Un binational qui a choisi le maillot de l’autre côté de la Méditerranée
Né à Sarcelles (Val d’Oise), formé à Quimper, Mahrez est un symbole de cette Algérie binationale. Sur les 23 sélectionnés, 14 jouissent de la double nationalité franco-algérienne. 7 des 11 titulaires de la demi-finale ont été formés en France, avant d’évoluer pour la plupart dans des clubs de Ligue 1. Mahrez, qui a le niveau pour jouer en équipe de France, a choisi la sélection algérienne à l’occasion du Mondial 2014, à la demande du sélectionneur de l’époque, Vahid Halilodzic. « Mon père me prenait souvent avec lui en vacances en Algérie, je me sentais depuis plus algérien, et ça me tenait à cœur de porter le maillot de l’Algérie, avait-il réagi sur le plateau du Canal Football Club. Je suis content d’avoir exaucé ce rêve. » Un joli coup de la part de la fédération algérienne, car, à l’époque, Riyad Mahrez n’avait pas encore brillé dans le championnat d’Angleterre.
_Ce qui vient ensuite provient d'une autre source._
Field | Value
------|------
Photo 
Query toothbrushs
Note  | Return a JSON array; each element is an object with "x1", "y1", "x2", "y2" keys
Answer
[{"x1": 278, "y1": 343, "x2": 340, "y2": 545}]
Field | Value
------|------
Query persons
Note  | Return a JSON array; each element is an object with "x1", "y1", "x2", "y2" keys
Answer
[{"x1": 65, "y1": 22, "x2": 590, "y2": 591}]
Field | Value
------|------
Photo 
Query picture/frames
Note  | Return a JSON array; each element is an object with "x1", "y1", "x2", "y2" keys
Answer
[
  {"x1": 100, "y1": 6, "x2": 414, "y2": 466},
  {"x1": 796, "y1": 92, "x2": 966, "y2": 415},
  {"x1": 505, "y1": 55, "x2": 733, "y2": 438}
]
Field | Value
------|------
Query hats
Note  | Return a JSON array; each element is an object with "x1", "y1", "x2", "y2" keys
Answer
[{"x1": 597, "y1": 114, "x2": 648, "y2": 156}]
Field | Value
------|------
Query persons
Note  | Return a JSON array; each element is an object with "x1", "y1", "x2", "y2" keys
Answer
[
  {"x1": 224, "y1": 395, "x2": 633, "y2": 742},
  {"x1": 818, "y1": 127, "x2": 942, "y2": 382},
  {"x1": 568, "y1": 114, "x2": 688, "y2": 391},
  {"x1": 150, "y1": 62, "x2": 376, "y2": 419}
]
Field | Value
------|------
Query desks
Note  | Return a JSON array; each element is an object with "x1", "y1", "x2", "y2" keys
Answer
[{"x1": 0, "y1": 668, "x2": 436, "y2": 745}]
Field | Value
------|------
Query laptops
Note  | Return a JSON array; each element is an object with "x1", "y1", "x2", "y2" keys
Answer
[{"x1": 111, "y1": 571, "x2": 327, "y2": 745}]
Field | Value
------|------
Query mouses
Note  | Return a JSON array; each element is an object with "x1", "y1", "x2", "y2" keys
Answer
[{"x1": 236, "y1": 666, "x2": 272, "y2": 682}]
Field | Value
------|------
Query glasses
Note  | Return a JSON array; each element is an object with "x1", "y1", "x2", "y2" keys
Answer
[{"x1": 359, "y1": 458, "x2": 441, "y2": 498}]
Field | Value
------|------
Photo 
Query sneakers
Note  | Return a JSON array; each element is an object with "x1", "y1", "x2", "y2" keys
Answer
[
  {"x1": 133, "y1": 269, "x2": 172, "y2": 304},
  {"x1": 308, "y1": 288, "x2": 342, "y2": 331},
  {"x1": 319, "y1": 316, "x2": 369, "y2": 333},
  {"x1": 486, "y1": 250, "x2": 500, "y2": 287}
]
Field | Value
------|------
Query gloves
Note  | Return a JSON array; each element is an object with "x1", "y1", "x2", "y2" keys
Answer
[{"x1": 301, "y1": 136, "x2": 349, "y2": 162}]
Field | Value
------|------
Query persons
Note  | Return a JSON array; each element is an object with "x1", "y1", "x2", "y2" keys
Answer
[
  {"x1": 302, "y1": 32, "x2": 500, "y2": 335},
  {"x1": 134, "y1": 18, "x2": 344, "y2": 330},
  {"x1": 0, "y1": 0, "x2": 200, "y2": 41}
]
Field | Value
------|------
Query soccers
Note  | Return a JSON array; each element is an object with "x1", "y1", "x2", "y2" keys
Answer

Un parcours de footballeur cabossé
À l’instar de Franck Ribéry ou Olivier Giroud, Riyad Mahrez a suivi un parcours de footballeur cabossé loin des lignes tracées des centres de formation. En 2016, le footballeur algérien racontait le déclic dans le journal L’Équipe : « Quand Quimper (en 2009) m’a proposé un essai, j’avais 18 ans. Le billet de train coûtait 160 euros. J’avais dit à ma mère : T’inquiètes, je vais te les rendre, je vais percer. » Neuf ans après cette phrase prémonitoire, Manchester City signe un chèque de 68 millions d’euros pour recruter le gamin de Sarcelles. S’il a débuté en professionnel au Havre (34 matches de Ligue 2 lors de la saison 2012-2013, 4 buts et 6 passes décisives), c’est en Angleterre que Mahrez explose aux yeux du monde. Alors qu’il rêve de l’OM, le Val-d’Oisien est circonspect au moment de rejoindre Leicester, en 2014. « Leicester, je croyais que c’était un club de rugby », avouait la future star du sud de l’Angleterre, sans avoir totalement tort, dans une interview au site FourFourTwo. Qui aurait pu imaginer que Riyad Mahrez serait élu meilleur joueur de Premier League en 2016 (17 buts, 11 passes décisives) ? Avec l’Anglais Jamie Vardy, il forme un duo qui épate le Royaume-Uni. Dirigé par son magicien italien Claudio Ranieri, Leicester remporte son seul et unique titre de champion d’Angleterre. Cette année-là, la star des Foxes collectionne les récompenses individuelles.
Premier Africain à recevoir le prix de meilleur joueur du championnat anglais, Mahrez est logiquement élu joueur africain de l’année. Il se classe également 7e du Ballon d’or, derrière Cristiano Ronaldo, Lionel Messi, Antoine Griezmann, Luis Suarez, Neymar et Gareth Bale ! Que du lourd devant lui… Cette année, Mahrez a gagné tous les titres possibles en Angleterre avec Manchester City (44 matches toutes compétitions confondues, 12 buts) : championnat, Cup et League Cup. Dans la foulée de cette saison exceptionnelle, le stratège des Fennecs réussit une splendide CAN : 3 buts inscrits, et surtout ce coup franc décisif – enroulé pied droit – à la 95e minute de la demi-finale, qui donnera la possibilité à l’Algérie, ce vendredi, de remporter sa première coupe d’Afrique depuis 29 ans. « Mahrez est le genre de joueur qui vous envoie en finale, s’est réjoui en conférence de presse son sélectionneur Djamel Belmadi. Il se met au diapason de l’équipe, il veut plus que jamais être un leader. Je ne suis pas un entraîneur qui base son équipe autour d’un joueur, mais le leader apparaît tout seul. » En finale, face au Nigeria, Mahrez sait qu’il sera attendu. Près de trente ans après Rabah Madjer, il peut devenir la nouvelle icône du football algérien.